Mehrere SPD-Abgeordnete hatten sich für umfangreiche Vetorechte bei KNDS ausgesprochen. Die deutsche Regierung will verhindern, dass Entwicklungs-, Produktions- oder Exportkapazitäten aus dem Land abwandern. Zudem soll geistiges Eigentum in Schlüsselbereichen der Verteidigung geschützt werden.
Der Aufsichtsratsvorsitzende von KNDS, Tom Enders, bezeichnete die geplanten Vetorechte als „zief besorgniserregend“. Er warnte davor, Frankreich in der Rüstungskooperation wie China zu behandeln. Enders betonte zudem, dass nationale Alleingänge Deutschlands gemeinsame Verteidigungsprojekte gefährden könnten.

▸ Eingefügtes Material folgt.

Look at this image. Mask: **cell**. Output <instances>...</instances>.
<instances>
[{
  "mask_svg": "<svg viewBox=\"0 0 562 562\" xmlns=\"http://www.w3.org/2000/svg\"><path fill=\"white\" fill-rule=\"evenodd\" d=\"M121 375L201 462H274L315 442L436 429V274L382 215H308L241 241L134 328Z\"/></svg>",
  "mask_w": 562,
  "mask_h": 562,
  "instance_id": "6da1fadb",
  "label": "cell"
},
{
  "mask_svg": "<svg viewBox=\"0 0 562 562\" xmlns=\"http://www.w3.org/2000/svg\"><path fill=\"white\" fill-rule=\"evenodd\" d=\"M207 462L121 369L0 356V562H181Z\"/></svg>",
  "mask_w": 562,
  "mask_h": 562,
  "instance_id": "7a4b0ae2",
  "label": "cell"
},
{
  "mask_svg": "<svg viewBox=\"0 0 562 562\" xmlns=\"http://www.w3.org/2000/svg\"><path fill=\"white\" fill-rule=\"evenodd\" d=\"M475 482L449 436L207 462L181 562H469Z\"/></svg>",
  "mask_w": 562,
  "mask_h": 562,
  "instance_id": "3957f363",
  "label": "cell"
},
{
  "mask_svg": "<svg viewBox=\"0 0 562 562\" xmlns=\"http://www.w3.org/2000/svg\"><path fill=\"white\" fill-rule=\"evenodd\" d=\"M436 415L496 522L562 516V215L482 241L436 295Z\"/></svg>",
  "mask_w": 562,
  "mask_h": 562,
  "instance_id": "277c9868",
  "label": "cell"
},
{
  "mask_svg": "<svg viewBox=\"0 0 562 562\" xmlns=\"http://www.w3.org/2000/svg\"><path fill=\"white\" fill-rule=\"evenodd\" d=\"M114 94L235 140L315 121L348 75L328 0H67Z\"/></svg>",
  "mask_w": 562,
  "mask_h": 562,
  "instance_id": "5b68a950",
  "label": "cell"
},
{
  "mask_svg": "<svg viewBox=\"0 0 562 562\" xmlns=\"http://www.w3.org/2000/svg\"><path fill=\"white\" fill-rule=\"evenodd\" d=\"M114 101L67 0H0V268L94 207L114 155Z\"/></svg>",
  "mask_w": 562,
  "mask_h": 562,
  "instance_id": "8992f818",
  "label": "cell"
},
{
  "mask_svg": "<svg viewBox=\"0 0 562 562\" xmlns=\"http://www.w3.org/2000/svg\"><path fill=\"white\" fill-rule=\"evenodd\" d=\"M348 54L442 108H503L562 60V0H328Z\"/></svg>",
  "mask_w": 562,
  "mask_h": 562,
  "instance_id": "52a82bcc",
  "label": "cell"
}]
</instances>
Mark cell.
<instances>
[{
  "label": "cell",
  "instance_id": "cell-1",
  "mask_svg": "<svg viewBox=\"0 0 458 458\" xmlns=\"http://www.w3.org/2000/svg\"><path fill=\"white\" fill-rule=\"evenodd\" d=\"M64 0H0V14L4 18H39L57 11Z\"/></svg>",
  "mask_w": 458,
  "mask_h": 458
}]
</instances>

Berlin und Paris haben inzwischen eine vorläufige Verständigung in der Frage erzielt. Offizielle Stellen betonten, die Gespräche blieben vertraulich und konstruktiv. Die Einigung zielt darauf ab, deutsche Schutzmaßnahmen mit der grenzüberschreitenden Zusammenarbeit in Einklang zu bringen. Strenge Regelungen sollen verhindern, dass kritisches Know-how aus Deutschland abfließt. Das Ergebnis könnte den anstehenden Börsengang von KNDS sowie die künftige Verteidigungskooperation der beiden Länder prägen.